Thanks for sharing your story! Luke is a handsome kid. We are putting the rest

of those football decals to good use on 's band!

I agree with what you said about this community being so supportive. A lot of

people--including you!--who are done with the banding process still take a lot

of time to come on the board and give advice and suggestions to people who are

just beginning down this road. Your expertise are invaluable and I'm grateful

to all of you who do this.

Glad Luke's treatment turned out so well!

Best,

Mom to , 9 months old, DOC Band 12/29

>

> Hi Everyone! Our story is fairly typical in the plagiocephaly world. Luke

was born with a very coned shaped head. His position in my uterus and a long

labor were contributing factors.

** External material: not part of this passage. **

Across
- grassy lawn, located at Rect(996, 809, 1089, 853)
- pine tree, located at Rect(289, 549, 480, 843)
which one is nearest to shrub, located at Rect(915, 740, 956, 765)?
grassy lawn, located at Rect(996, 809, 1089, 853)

At his 2 month appointment, I brought up my

concerns to his pediatrician because his head shape was still noticeably pointy

and starting to flatten. I was told that it would round out within a year.

>

> At his 4 month appointment, I asked again and his pediatrician said that Luke

had positional plagiocephaly and brachycephaly and that it would round out once

he started sitting up. I went home and found this group and went back to the

pediatrician to check for torticollis and to discuss further options.

>

> Luke did not have torticollis, but his pedi hesitated when I again asked if

his head would fill out. I asked about banding and the pedi said that he never

had a kid who had a helmet and that if it were his child, he wouldn't band.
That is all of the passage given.